DOCUMENT EXCERPT
It does indeed do exactly what you described. Have a close look at how the bvh is constructed, it is a passed a list of concrete shapes that implement hittable
, e.g. xy_rect
, sphere
, etc. The base cases for the recursive bvh construction create leaf nodes that directly reference the concrete shapes that make up the scene.
bvh_node::bvh_node(
const std::vector<shared_ptr<hittable>>& src_objects,
size_t start, size_t end, double time0, double time1
) {
auto objects = src_objects; // Create a modifiable array of the source scene objects
...
size_t object_span = end - start;
// **create leaf nodes, concrete shapes referenced here**
if (object_span == 1) {
left = right = objects[start];
} else if (object_span == 2) {
if (comparator(objects[start], objects[start+1])) {
left = objects[start];
right = objects[start+1];
} else {
left = objects[start+1];
right = objects[start];
}
} else {
// create internal bvh_node
...

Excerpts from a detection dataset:
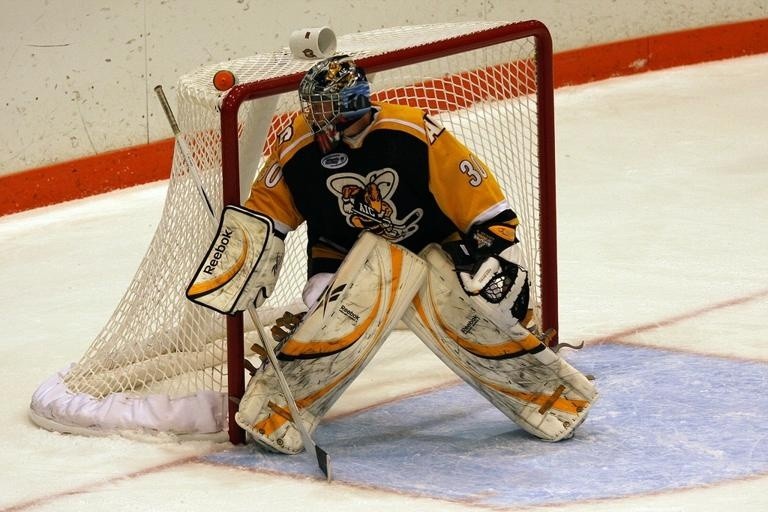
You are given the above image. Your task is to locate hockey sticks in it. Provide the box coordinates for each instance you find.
[156,83,334,481]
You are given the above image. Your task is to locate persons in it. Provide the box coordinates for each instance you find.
[184,53,601,454]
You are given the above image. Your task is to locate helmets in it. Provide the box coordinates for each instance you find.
[298,54,371,137]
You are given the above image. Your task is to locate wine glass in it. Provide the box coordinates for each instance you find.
[288,27,337,60]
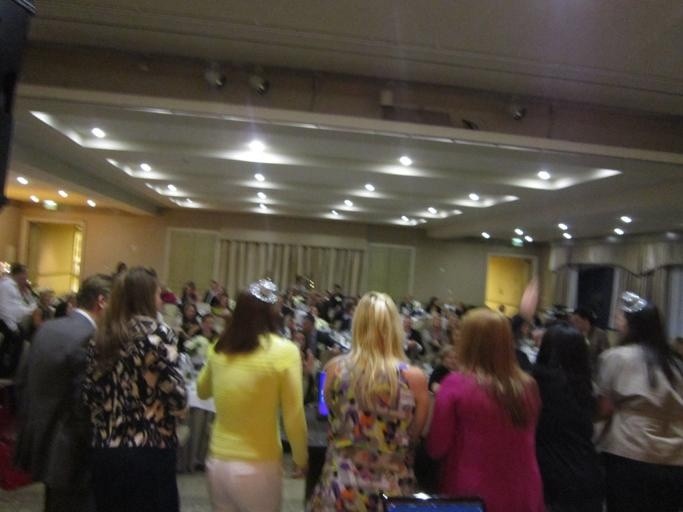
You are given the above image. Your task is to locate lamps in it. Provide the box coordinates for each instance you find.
[203,61,227,91]
[508,101,527,122]
[378,89,394,109]
[247,73,271,96]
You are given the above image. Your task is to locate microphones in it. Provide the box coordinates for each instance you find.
[25,282,40,299]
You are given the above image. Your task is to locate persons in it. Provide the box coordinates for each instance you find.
[55,290,78,318]
[594,289,683,512]
[33,288,58,340]
[515,273,603,512]
[425,306,548,511]
[302,290,428,512]
[390,294,467,399]
[17,273,118,512]
[503,306,622,368]
[157,278,231,476]
[274,284,358,407]
[74,263,186,511]
[195,280,310,511]
[0,260,37,379]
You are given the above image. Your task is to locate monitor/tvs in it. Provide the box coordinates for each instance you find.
[379,495,486,512]
[316,370,328,421]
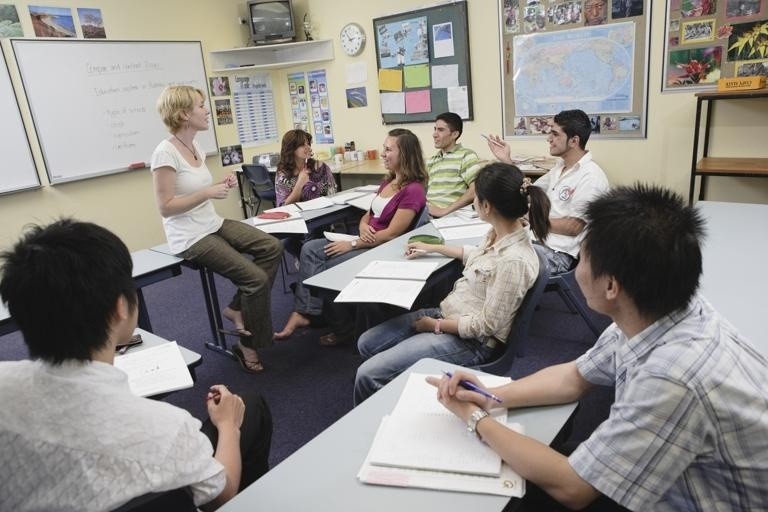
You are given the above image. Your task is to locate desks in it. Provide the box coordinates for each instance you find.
[216,357,578,512]
[150,184,387,361]
[695,200,768,371]
[0,249,184,337]
[302,202,494,356]
[341,159,555,186]
[0,328,202,401]
[233,159,369,220]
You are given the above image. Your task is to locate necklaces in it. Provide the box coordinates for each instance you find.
[173,133,198,161]
[295,162,304,173]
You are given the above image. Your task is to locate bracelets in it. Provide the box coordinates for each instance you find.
[434,318,445,335]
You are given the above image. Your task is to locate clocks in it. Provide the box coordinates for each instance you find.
[339,23,366,57]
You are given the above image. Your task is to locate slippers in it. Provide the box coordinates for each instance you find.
[319,332,338,346]
[232,344,265,374]
[218,328,255,337]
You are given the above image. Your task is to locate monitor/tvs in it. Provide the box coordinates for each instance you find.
[247,0,295,46]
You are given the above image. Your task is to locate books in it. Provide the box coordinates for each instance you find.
[111,339,195,398]
[429,208,494,240]
[357,372,527,498]
[333,260,440,311]
[253,184,381,234]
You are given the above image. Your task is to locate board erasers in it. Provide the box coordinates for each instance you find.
[130,163,145,170]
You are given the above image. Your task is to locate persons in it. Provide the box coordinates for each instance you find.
[274,129,338,272]
[584,0,608,27]
[487,109,610,278]
[426,180,768,512]
[0,217,272,511]
[271,128,429,340]
[414,112,481,229]
[150,85,282,374]
[503,0,581,33]
[352,162,550,409]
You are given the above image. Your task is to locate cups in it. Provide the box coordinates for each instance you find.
[366,150,377,160]
[350,151,357,161]
[344,152,350,161]
[357,152,364,161]
[332,154,344,164]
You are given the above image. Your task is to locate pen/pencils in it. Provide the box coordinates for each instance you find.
[410,249,426,253]
[206,385,228,400]
[482,134,504,149]
[305,156,308,171]
[442,369,502,404]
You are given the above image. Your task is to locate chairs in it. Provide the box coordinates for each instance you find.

TASKS TO PERFORM
• A. Duplicate the records from the line containing "to locate pen/pencils" through the last line of the records, keeping both ends.
• B. Go on with the explanation of how the bvh is built from concrete shapes, starting right after its last line.

RESPONSES IN ORDER
• A.
You are given the above image. Your task is to locate pen/pencils in it. Provide the box coordinates for each instance you find.
[410,249,426,253]
[206,385,228,400]
[482,134,504,149]
[305,156,308,171]
[442,369,502,404]
You are given the above image. Your task is to locate chairs in it. Provide the box coordinates for each instance you find.

• B.
}
When bvh_node::hit
is called and the ray/aabb test passes, the left and right child nodes have their hit functions called recursively. Eventually when this recursion bottoms out the concrete shapes referenced by the leaf nodes will have their hit functions called as you would expect.
bool bvh_node::hit(const ray& r, double t_min, double t_max, hit_record& rec) const {
if (!box.hit(r, t_min, t_max))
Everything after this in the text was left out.